You see, despite my aversion to the “daily commute” (replace commute with grind) I’m aware that I’ve created my own grind and not even realised it. 

I realised this recently because of two events I have in my life that loom large as I write this. In two weeks, Kay and I will be getting married. The last few months have been a frenzy of planning. We’re obsessing over every detail to make sure it all goes as well as possible.  Catering, the marquee, photographers and the table plan – bloody hell, the table plan!  

It must be right. It must flow so that everyone has a great time. We’re putting ourselves into a position of stress so we’re not stressed on the day… Yeah, I can’t figure that one either. 

There must be a little part of me that needs to have the security, the certainty that all will be well. 

Then there’s the stag weekend. 

The stag weekend that’s next weekend. 

The stag weekend where 16 lads can all plan for, pack for and set themselves for except the stag. Why? Because, as I write this, I have no idea where we’re going. Luton airport at 1 pm on the 9th of May is the extent of my knowledge. 

Hot? Cold? Jeans? Flipflops? Swimmers? Euros? I have no idea. What I do know is that I love the fact I have no idea. At one level it’s freaking me out.
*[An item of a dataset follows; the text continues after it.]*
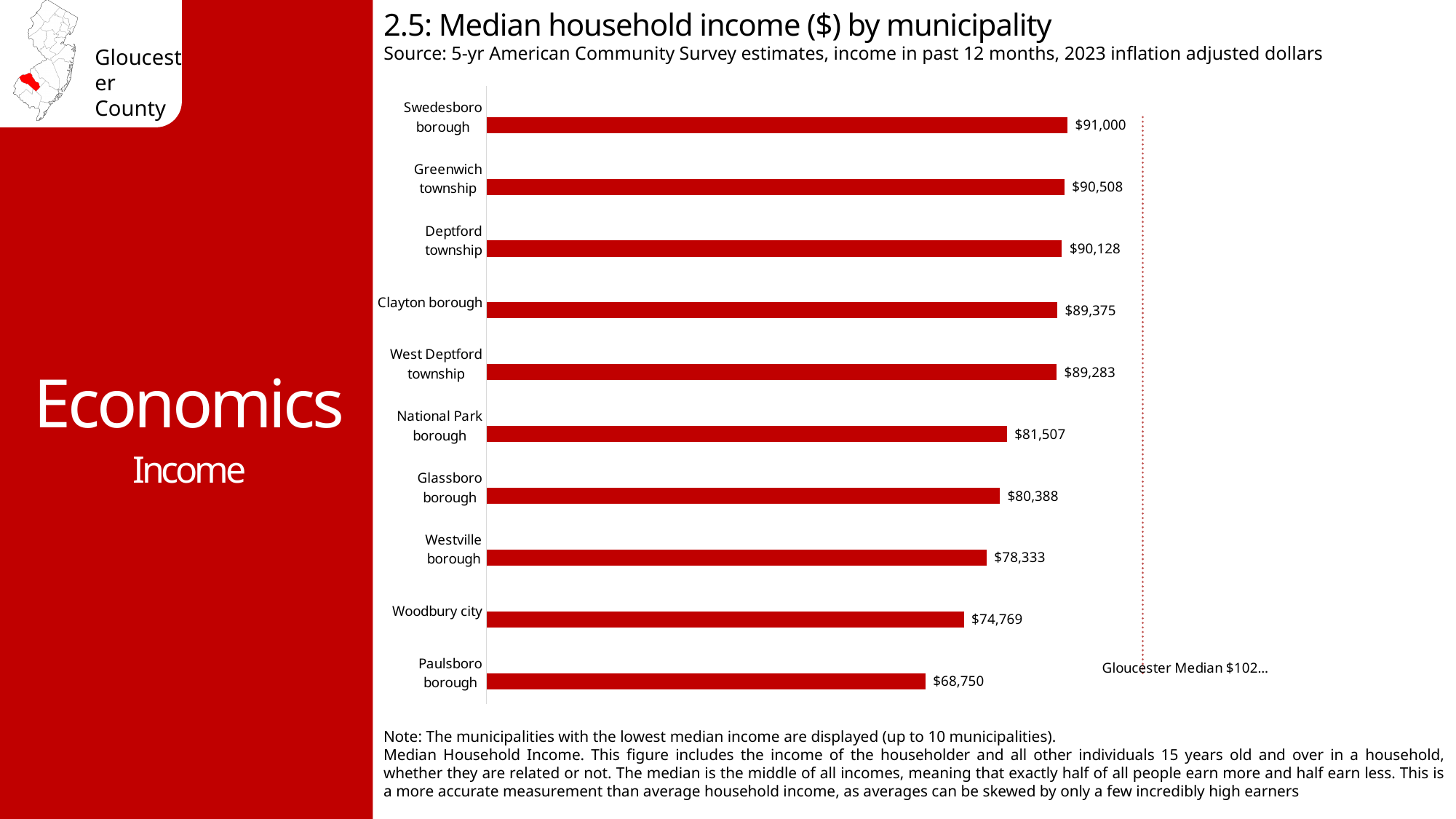
Which has a higher median household income, Westville borough or Woodbury city? Westville borough Which municipality has the lowest median household income shown on the chart? Paulsboro borough What is the median household income for Paulsboro borough? $68,750 What is the median household income for Woodbury city? $74,769 How many municipalities are shown on the chart? 10 What is the difference in median household income between Swedesboro borough and Paulsboro borough? $22,250 What is the median household income for Glassboro borough? $80,388 What is the difference in median household income between National Park borough and Glassboro borough? $1,119 What is the median household income for Swedesboro borough? $91,000 What is the title of the chart? 2.5: Median household income ($) by municipality Which municipality has the highest median household income shown on the chart? Swedesboro borough What kind of chart is used to show median household income by municipality? Bar chart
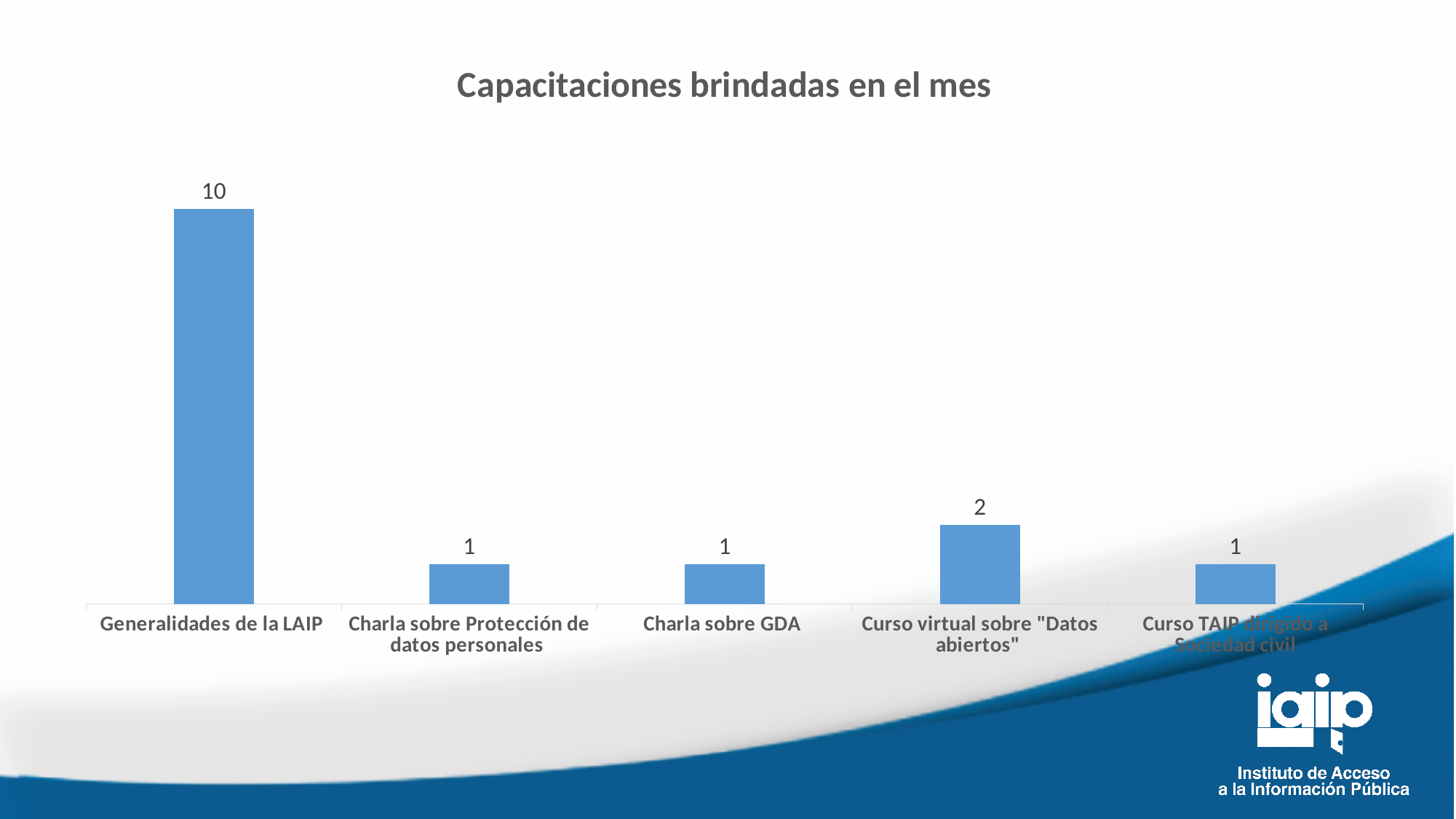
What is the value for Charla sobre Protección de datos personales? 1 What is the total of all the values shown in the chart? 15 How many categories are shown in the chart? 5 What kind of chart is this? Bar chart What is the value for Generalidades de la LAIP? 10 What is the title of the chart? Capacitaciones brindadas en el mes What is the difference between Curso virtual sobre "Datos abiertos" and Charla sobre GDA? 1 Which category has the highest value? Generalidades de la LAIP What is the value for Charla sobre GDA? 1 What is the difference between Generalidades de la LAIP and Curso virtual sobre "Datos abiertos"? 8 What is the value for Curso virtual sobre "Datos abiertos"? 2 Which is larger, Generalidades de la LAIP or Curso virtual sobre "Datos abiertos"? Generalidades de la LAIP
At another, the inner maverick is jumping around with joy. 

The contrast between the wedding and the stag is huge. In one, I’m in complete control (well, as much as Kay will let me) and in the other, I’m as helpless as a frog with no legs.  

I don’t know whether I’m excited or petrified. For clarity, I’m talking about the stag (Kay does read these).  

You see, the wedding reflects the part of me that craves certainty and order. The part of me that’s created order in the chaotic world of being an entrepreneur. The part of me that goes to the same networking events every week, goes to the gym at the same time and gets up at the same time.  

Kay has even enrolled me in her commute.  Dropping her at the station every morning before seven and picking her up at six. I’ve become a cog in a machine I hate. 

Routine and a sense of comfort. My fear is whether that’s led to a loss of that cutting edge we all need to thrive in the unknown. Safe and secure is no good for the entrepreneur. Stuff happens when you’ve got to be at your sharpest.  When the pressure is on. When you don’t know what’s around the corner. It keeps you hungry, it keeps you thinking, it drives creativity. 

Comfort and security are great things to have. They’re also like a well-used knife. Dull. Maybe it’s time to shake up that routine a little. Work somewhere different (I’m in a new café this morning, instead of the office).  Go to a new networking event, start late, finish late, drink tea instead of coffee (okay don’t do that). Whatever it is – keep the knife sharp. 

I can’t wait for Budapest/Prague/Krakow/Malaga/Helsinki/Amsterdam/Dublin.  

I’ll let you know how I get on assuming I can still type with a dwarf handcuffed to my wrist.